■ **Task description**
Copy the data below line for line, keeping every word, number, and mark unchanged.
>>>
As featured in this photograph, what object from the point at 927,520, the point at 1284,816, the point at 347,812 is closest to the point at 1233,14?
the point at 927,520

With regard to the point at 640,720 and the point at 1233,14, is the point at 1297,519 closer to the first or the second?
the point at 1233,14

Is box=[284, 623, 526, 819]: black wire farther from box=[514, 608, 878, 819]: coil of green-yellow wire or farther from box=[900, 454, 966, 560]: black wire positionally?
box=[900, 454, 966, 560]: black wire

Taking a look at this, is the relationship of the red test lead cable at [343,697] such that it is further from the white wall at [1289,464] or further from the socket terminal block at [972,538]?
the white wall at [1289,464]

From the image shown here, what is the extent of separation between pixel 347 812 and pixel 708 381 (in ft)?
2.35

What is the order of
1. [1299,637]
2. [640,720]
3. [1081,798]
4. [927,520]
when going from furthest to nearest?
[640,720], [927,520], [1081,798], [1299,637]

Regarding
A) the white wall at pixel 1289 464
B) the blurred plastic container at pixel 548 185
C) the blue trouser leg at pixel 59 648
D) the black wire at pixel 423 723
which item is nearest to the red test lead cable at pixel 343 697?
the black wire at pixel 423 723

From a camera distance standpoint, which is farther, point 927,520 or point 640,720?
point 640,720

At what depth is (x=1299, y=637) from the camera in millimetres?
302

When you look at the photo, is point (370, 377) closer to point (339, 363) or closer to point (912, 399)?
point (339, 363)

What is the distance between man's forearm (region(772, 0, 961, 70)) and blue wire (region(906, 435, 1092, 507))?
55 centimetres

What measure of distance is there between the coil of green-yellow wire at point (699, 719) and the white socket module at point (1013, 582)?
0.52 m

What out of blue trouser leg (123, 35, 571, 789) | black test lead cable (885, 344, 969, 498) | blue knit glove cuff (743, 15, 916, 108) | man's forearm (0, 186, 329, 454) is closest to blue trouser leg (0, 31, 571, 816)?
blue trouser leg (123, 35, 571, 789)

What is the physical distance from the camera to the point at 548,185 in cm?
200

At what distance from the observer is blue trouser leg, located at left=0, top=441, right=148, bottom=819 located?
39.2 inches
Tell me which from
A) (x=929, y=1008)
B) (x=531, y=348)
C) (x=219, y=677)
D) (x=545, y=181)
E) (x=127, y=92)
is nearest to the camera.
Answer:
<<<
■ **Result**
As featured in this photograph, what object from the point at 927,520, the point at 1284,816, the point at 347,812 is closest to the point at 1233,14?
the point at 927,520

With regard to the point at 640,720 and the point at 1233,14, is the point at 1297,519 closer to the first or the second?
the point at 1233,14

Is box=[284, 623, 526, 819]: black wire farther from box=[514, 608, 878, 819]: coil of green-yellow wire or farther from box=[900, 454, 966, 560]: black wire positionally?
box=[900, 454, 966, 560]: black wire

Taking a look at this, is the relationship of the red test lead cable at [343,697] such that it is further from the white wall at [1289,464] or further from the socket terminal block at [972,538]?
the white wall at [1289,464]

From the image shown here, what is the extent of separation between pixel 347 812 and pixel 708 381 (in ft)?
2.35

What is the order of
1. [1299,637]
2. [640,720]
3. [1081,798]
4. [927,520]
when going from furthest to nearest?
[640,720], [927,520], [1081,798], [1299,637]

Regarding
A) the white wall at pixel 1289 464
B) the blurred plastic container at pixel 548 185
C) the blue trouser leg at pixel 59 648
D) the black wire at pixel 423 723
which item is nearest to the red test lead cable at pixel 343 697?
the black wire at pixel 423 723

From a camera distance standpoint, which is farther, point 927,520 or point 640,720?
point 640,720

At what depth is (x=1299, y=637) from the camera in millimetres?
302

When you look at the photo, is point (370, 377) closer to point (339, 363) or closer to point (912, 399)?
point (339, 363)

What is the distance between man's forearm (region(772, 0, 961, 70)) and blue wire (region(906, 435, 1092, 507))?
55 centimetres

What measure of distance is there between the coil of green-yellow wire at point (699, 719) and the white socket module at point (1013, 582)?
0.52 m

What out of blue trouser leg (123, 35, 571, 789) | black test lead cable (885, 344, 969, 498) | blue knit glove cuff (743, 15, 916, 108) | man's forearm (0, 186, 329, 454) is closest to blue trouser leg (0, 31, 571, 816)?
blue trouser leg (123, 35, 571, 789)

What is the physical distance from the camera to the point at 548,185 in cm?
200

At what distance from the observer is blue trouser leg, located at left=0, top=441, right=148, bottom=819 located?
39.2 inches
Tell me which from
A) (x=929, y=1008)
B) (x=531, y=348)
C) (x=219, y=677)
D) (x=545, y=181)
E) (x=127, y=92)
is nearest to the camera.
Answer:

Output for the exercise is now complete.